One reason, one very important reason, is because we forget.
Another reason is because we don’t listen when the Spirit is whispering in our ears.
Another reason is because we’re so used to running our lives that we never give the Spirit a chance to show us what God could do, if we would just let God be in charge.
But I want to go back to that first reason- our forgetfulness.
Our job as a church is to remind each other- you, and you, and you, all of us- are children of God, just as the voice from heaven reminded Jesus.
But part of our job as individual Christians is to turn to God in our difficult moments and say, “Okay God, I could really use a blessing!”
Many have been the times I said exactly that, and many have been the answers I’ve received.
I can’t recall any that were negative. They didn’t all come right away, and none of them were voices from heaven, and some of them were pretty subtle, but they have taught me I can trust in the Spirit’s leadership.
In fact, the times I haven’t cried out for a blessing have taught me something else: I can pretty much trust my own notions to get me in trouble!
Let me tell you a true story. It’s about a man whose experience of life was pretty formless and void, but when he received the Holy Spirit all of that changed very quickly.
One week a guest pastor was preaching at a church and decided he needed to invite people to come up after worship so he could pray for their healing. About 30 people came up, and he took the time to visit with each one before he prayed, and he hugged each one, and touched their heads with healing oil. He had never done that sort of thing before, but it was something the Spirit was leading him to do.

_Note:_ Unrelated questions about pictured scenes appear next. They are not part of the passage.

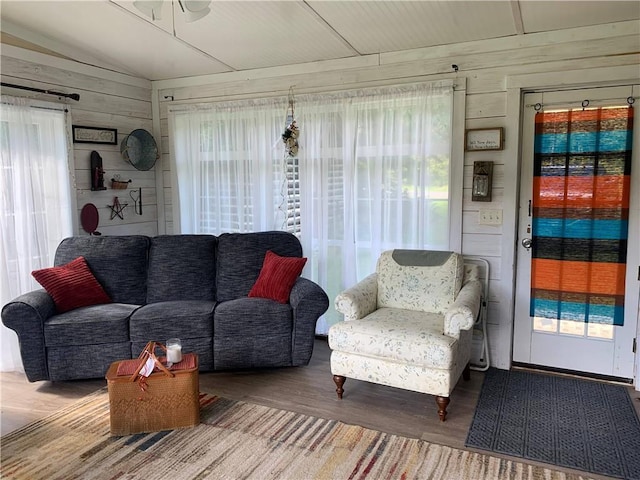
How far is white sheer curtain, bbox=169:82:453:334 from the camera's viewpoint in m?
3.61

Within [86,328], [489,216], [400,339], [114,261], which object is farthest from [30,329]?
[489,216]

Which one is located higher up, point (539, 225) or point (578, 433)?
point (539, 225)

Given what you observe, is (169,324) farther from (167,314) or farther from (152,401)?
(152,401)

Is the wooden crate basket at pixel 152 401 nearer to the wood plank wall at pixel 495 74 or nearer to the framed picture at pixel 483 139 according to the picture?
the wood plank wall at pixel 495 74

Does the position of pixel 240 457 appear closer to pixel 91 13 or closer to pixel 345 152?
pixel 345 152

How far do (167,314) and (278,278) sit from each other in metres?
0.80

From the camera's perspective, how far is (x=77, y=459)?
2.40 metres

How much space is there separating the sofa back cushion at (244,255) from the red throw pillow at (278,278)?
13 cm

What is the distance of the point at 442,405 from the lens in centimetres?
271

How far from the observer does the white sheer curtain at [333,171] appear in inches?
142

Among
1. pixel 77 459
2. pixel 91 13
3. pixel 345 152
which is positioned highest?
pixel 91 13

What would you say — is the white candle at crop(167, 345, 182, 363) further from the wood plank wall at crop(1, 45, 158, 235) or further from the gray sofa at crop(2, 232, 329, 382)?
the wood plank wall at crop(1, 45, 158, 235)

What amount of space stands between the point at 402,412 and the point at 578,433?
0.93 metres

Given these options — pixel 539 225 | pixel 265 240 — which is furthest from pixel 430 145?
pixel 265 240
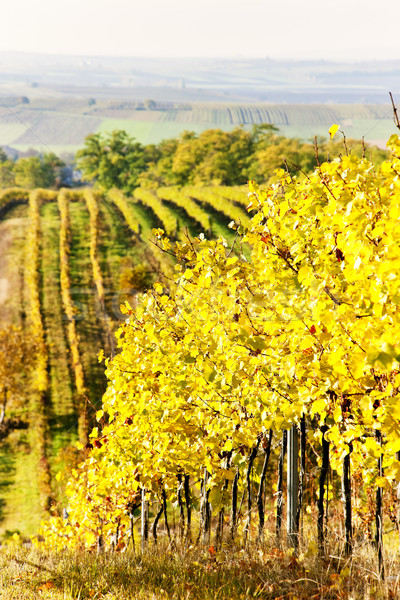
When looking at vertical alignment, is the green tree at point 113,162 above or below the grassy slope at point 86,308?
above

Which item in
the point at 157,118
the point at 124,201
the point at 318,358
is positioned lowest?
the point at 318,358

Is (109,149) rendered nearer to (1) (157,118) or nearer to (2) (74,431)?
(2) (74,431)

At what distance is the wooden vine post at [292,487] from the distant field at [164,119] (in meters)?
77.0

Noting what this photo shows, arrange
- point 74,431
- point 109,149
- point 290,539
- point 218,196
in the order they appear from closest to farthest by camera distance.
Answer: point 290,539 < point 74,431 < point 218,196 < point 109,149

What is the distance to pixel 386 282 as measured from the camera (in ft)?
6.63

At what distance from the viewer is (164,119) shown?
422 feet

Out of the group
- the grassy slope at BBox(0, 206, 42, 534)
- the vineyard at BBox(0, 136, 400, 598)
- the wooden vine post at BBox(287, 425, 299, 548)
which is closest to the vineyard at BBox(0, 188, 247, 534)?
the grassy slope at BBox(0, 206, 42, 534)

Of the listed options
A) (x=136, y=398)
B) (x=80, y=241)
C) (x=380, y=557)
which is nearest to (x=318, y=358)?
(x=380, y=557)

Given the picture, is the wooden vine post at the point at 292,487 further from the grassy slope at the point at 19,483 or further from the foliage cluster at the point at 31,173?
the foliage cluster at the point at 31,173

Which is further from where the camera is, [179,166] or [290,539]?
[179,166]

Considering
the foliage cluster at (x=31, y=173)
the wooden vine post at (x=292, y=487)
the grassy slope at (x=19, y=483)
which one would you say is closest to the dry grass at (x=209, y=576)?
the wooden vine post at (x=292, y=487)

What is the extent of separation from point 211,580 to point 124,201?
39.2 m

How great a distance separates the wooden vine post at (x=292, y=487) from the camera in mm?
4551

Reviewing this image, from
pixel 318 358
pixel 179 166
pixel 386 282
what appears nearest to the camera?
pixel 386 282
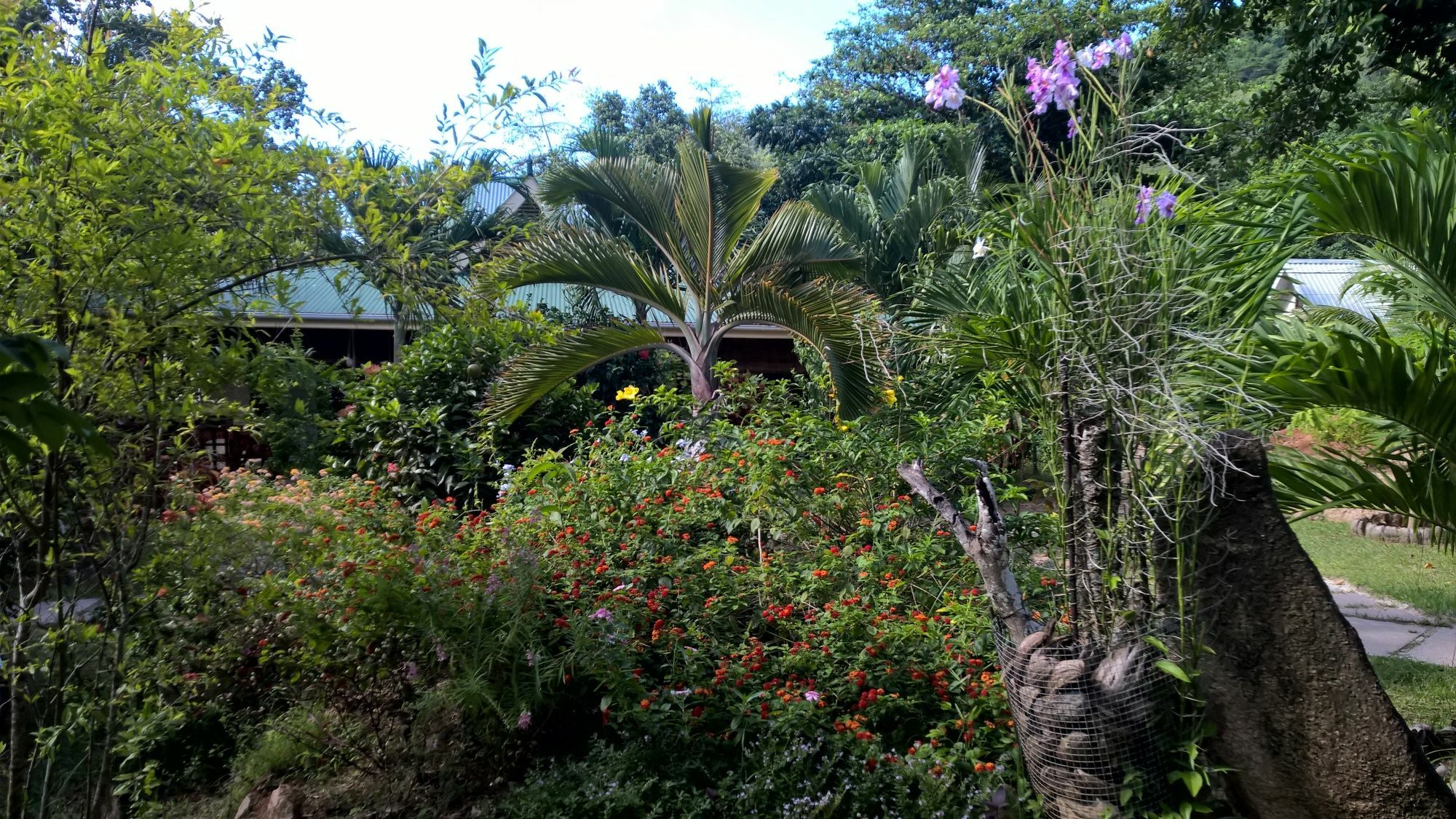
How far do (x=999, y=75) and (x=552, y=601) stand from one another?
8.56 feet

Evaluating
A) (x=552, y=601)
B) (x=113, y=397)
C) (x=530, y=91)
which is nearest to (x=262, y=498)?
(x=552, y=601)

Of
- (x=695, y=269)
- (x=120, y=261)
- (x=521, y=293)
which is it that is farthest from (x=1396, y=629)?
(x=521, y=293)

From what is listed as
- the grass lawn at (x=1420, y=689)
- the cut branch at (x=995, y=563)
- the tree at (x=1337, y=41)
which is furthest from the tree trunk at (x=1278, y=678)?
the tree at (x=1337, y=41)

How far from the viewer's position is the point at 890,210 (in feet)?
42.9

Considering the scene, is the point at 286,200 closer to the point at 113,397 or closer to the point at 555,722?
the point at 113,397

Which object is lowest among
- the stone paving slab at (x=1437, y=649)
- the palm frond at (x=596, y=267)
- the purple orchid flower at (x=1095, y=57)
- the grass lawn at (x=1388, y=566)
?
the stone paving slab at (x=1437, y=649)

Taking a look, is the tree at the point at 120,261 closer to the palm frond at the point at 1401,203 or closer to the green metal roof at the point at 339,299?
the green metal roof at the point at 339,299

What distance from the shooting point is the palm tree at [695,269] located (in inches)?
281

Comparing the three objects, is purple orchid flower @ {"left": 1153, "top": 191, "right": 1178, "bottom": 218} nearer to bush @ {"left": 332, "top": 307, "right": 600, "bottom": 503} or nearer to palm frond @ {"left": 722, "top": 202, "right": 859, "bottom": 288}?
bush @ {"left": 332, "top": 307, "right": 600, "bottom": 503}

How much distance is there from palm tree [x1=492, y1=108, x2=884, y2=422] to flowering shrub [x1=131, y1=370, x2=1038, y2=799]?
7.08 feet

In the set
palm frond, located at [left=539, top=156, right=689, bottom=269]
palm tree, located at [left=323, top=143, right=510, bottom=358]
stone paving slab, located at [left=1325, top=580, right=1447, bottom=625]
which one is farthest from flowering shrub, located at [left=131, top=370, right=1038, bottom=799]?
palm frond, located at [left=539, top=156, right=689, bottom=269]

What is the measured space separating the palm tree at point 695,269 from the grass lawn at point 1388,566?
370 centimetres

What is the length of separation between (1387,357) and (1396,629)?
13.1 ft

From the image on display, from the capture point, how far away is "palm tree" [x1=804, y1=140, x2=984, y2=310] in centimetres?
1138
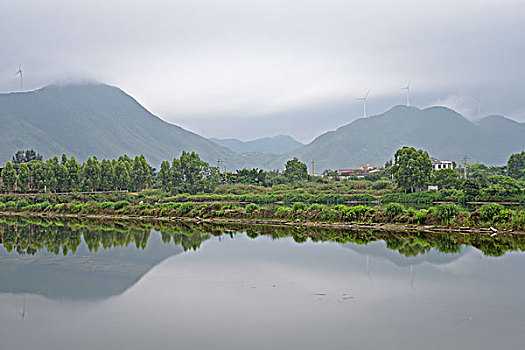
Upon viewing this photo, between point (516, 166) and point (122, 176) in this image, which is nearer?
point (122, 176)

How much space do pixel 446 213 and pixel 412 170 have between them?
25266mm

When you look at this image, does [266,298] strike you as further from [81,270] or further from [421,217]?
[421,217]

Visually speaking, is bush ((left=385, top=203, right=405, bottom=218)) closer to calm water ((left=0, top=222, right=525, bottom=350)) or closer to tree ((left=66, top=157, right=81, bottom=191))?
calm water ((left=0, top=222, right=525, bottom=350))

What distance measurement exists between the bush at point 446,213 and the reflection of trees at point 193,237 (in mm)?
1531

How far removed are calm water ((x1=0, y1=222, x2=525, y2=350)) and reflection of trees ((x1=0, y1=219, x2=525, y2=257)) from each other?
1.68 ft

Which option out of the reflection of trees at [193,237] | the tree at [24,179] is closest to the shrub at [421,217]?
the reflection of trees at [193,237]

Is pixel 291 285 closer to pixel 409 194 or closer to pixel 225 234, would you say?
pixel 225 234

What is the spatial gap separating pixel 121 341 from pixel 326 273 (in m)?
6.86

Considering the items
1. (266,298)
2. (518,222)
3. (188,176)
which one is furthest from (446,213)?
(188,176)

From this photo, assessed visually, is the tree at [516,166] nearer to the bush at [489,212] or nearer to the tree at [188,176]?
the tree at [188,176]

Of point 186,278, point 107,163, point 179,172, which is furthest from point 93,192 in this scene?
point 186,278

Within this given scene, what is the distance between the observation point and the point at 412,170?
47.0 metres

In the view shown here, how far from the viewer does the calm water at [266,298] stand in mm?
8484

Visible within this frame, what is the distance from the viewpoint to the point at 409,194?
45.6 metres
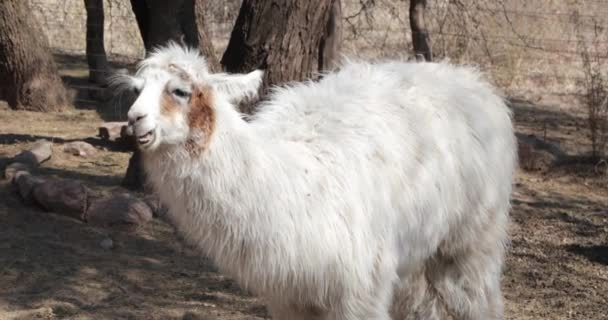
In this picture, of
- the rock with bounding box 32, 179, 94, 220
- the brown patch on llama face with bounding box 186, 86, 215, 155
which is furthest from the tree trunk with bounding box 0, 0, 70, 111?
the brown patch on llama face with bounding box 186, 86, 215, 155

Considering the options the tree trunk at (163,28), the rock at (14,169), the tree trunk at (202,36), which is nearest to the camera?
the tree trunk at (163,28)

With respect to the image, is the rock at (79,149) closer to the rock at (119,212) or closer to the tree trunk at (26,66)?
the rock at (119,212)

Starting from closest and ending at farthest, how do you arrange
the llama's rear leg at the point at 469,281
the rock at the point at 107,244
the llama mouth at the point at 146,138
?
the llama mouth at the point at 146,138, the llama's rear leg at the point at 469,281, the rock at the point at 107,244

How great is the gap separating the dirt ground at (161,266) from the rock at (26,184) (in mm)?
75

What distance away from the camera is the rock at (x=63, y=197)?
6.71m

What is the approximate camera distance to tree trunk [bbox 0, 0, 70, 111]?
34.6 feet

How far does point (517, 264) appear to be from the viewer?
6.57 m

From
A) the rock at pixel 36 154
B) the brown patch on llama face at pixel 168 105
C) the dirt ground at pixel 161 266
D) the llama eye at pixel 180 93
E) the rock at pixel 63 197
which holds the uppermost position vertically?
the llama eye at pixel 180 93

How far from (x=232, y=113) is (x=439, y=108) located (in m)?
1.28

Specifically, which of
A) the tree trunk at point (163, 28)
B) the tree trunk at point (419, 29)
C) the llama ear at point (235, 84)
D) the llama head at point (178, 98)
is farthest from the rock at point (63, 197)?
the tree trunk at point (419, 29)

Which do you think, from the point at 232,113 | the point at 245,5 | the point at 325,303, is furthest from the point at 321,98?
the point at 245,5

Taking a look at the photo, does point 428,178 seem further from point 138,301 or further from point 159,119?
point 138,301

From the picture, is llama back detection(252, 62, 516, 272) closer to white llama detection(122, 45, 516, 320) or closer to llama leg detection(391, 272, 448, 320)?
white llama detection(122, 45, 516, 320)

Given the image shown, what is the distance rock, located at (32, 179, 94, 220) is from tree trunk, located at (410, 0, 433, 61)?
16.0ft
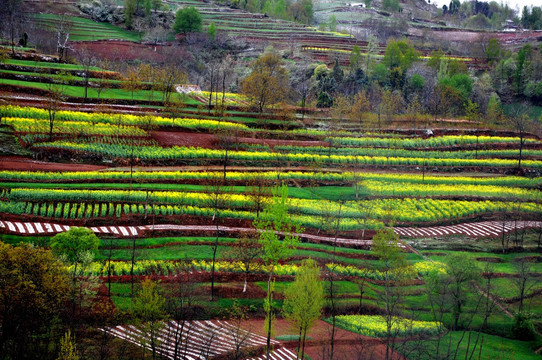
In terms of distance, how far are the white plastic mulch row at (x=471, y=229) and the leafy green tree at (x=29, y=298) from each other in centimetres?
3691

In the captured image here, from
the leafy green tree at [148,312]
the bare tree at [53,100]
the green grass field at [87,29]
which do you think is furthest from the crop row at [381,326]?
the green grass field at [87,29]

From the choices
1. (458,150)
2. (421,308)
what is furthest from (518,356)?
(458,150)

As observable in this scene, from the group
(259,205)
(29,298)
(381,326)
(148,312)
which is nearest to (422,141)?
(259,205)

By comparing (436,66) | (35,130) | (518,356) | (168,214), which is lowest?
(518,356)

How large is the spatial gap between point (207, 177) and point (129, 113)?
23.5 meters

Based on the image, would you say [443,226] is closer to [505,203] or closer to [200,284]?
[505,203]

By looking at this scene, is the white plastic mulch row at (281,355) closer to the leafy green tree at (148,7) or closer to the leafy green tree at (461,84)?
the leafy green tree at (461,84)

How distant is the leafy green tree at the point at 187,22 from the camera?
13862cm

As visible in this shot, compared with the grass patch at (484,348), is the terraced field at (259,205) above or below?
above

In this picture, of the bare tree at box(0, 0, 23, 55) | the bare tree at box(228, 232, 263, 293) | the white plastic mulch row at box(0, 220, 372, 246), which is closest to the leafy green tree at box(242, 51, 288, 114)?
the white plastic mulch row at box(0, 220, 372, 246)

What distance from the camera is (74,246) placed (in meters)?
40.0

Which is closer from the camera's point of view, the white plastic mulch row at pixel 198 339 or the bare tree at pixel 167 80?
the white plastic mulch row at pixel 198 339

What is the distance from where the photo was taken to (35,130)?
66938mm

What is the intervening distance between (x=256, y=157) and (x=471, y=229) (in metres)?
28.8
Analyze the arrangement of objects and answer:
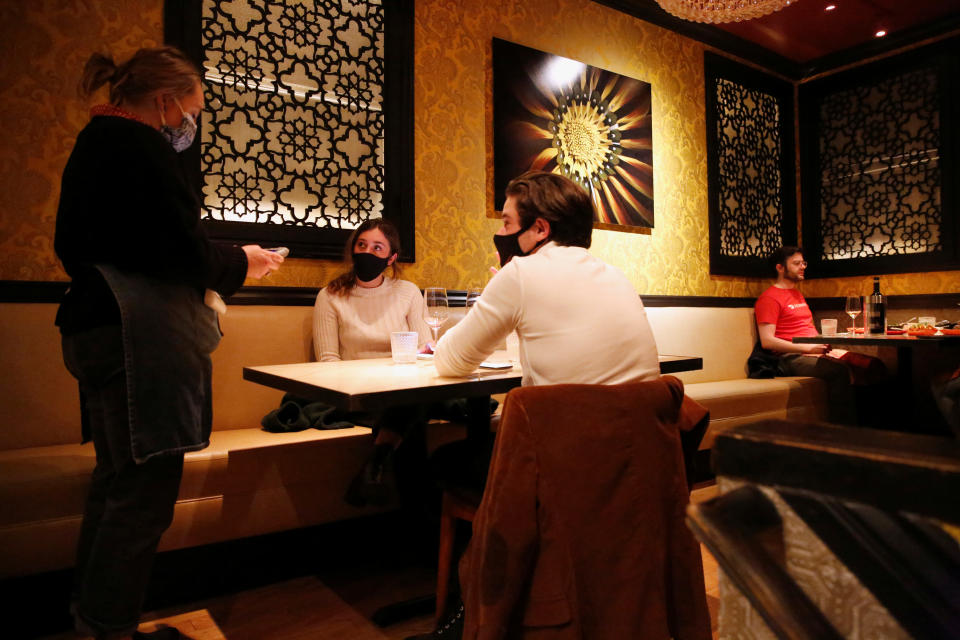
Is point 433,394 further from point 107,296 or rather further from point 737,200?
point 737,200

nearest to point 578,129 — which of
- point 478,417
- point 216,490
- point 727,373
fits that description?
point 727,373

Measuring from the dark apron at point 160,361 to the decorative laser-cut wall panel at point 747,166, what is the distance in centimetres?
383

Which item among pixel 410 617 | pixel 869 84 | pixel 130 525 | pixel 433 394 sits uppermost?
pixel 869 84

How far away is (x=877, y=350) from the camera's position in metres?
4.47

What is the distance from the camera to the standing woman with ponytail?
54.7 inches

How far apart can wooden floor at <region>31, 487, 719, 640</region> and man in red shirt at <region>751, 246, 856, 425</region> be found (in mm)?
2197

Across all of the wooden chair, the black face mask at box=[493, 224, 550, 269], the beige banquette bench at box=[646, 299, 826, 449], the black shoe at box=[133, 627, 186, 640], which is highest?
the black face mask at box=[493, 224, 550, 269]

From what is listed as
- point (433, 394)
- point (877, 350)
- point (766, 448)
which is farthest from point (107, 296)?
point (877, 350)

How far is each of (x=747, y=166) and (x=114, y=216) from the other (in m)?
4.53

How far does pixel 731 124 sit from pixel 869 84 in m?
1.16

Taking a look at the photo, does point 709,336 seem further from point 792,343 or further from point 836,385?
point 836,385

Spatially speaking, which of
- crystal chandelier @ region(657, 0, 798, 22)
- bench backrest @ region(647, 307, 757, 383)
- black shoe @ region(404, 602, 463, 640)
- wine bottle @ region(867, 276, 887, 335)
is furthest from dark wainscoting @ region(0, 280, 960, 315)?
crystal chandelier @ region(657, 0, 798, 22)

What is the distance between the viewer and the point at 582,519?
44.1 inches

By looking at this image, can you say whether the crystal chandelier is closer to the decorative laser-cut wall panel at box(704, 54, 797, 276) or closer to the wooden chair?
the decorative laser-cut wall panel at box(704, 54, 797, 276)
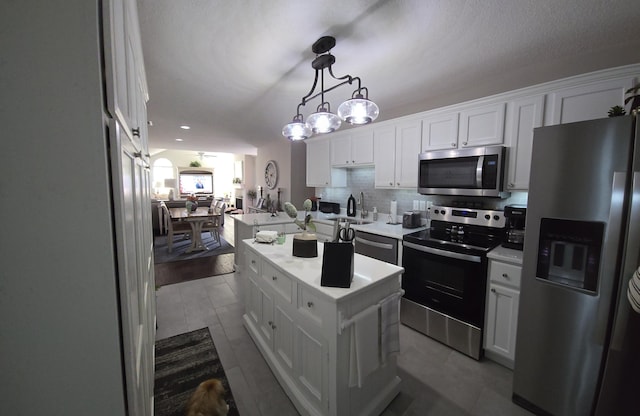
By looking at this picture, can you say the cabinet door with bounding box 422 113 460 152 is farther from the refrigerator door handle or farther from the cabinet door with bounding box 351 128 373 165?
the refrigerator door handle

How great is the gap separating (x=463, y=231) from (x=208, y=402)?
2444mm

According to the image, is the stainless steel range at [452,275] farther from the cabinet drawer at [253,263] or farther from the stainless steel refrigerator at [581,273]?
the cabinet drawer at [253,263]

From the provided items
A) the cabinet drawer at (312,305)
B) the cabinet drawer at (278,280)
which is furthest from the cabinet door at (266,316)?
the cabinet drawer at (312,305)

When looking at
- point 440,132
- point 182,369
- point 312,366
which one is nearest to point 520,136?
point 440,132

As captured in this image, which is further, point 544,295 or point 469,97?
point 469,97

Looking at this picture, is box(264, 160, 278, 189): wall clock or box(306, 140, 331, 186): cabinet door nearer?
box(306, 140, 331, 186): cabinet door

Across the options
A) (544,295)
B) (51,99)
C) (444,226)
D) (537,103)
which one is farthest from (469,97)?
(51,99)

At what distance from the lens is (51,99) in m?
0.51

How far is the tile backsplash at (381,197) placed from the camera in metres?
2.46

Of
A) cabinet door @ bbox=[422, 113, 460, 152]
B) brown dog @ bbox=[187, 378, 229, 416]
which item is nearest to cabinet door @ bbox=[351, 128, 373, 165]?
cabinet door @ bbox=[422, 113, 460, 152]

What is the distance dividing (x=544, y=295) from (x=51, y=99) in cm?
238

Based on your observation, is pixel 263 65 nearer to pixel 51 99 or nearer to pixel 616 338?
pixel 51 99

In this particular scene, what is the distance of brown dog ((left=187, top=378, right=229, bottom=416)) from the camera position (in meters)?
1.08

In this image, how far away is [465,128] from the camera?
2414 mm
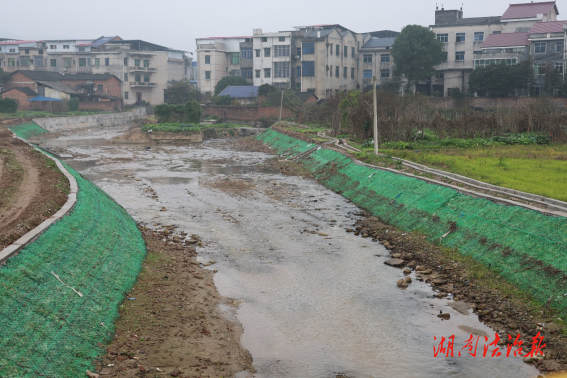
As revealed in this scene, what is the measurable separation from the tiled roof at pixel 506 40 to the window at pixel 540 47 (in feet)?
3.34

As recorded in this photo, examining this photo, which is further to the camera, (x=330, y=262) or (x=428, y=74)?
(x=428, y=74)

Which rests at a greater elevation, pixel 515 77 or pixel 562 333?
pixel 515 77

Four days later he got a phone call from a woman who had been at that church service.
“I want to thank you for praying for my husband. He had cancer.”
The pastor’s heart almost stopped. HAD cancer? What happened? Was he healed?
“He’s dead now,” the woman said, and the pastor thought, “A lot of good my prayers did.”
But the woman continued:
“Before you prayed, my husband was very angry with God. At night he would lie in bed and curse God. It was horrible. The angrier he got at God, the meaner he was to everybody around him. His nastiness kept getting worse and worse and worse. But then you laid hands on him on Sunday morning and you prayed for him.
When he walked out of church that morning I knew there was something different. I could feel it. He was a different person. The last four days of his life were the best four days of our marriage. We laughed, we prayed, and we even sang hymns. My husband wasn’t cured, but he was healed.”
The Spirit justifies us by grace through faith,
sets us free to accept ourselves and to love God and neighbor,
and binds us together with all believers
in the one body of Christ, the church.
You are children of God. Don’t ever forget that, and see what difference that knowledge can make.
In the name of the Father, Son and Holy Spirit. Amen.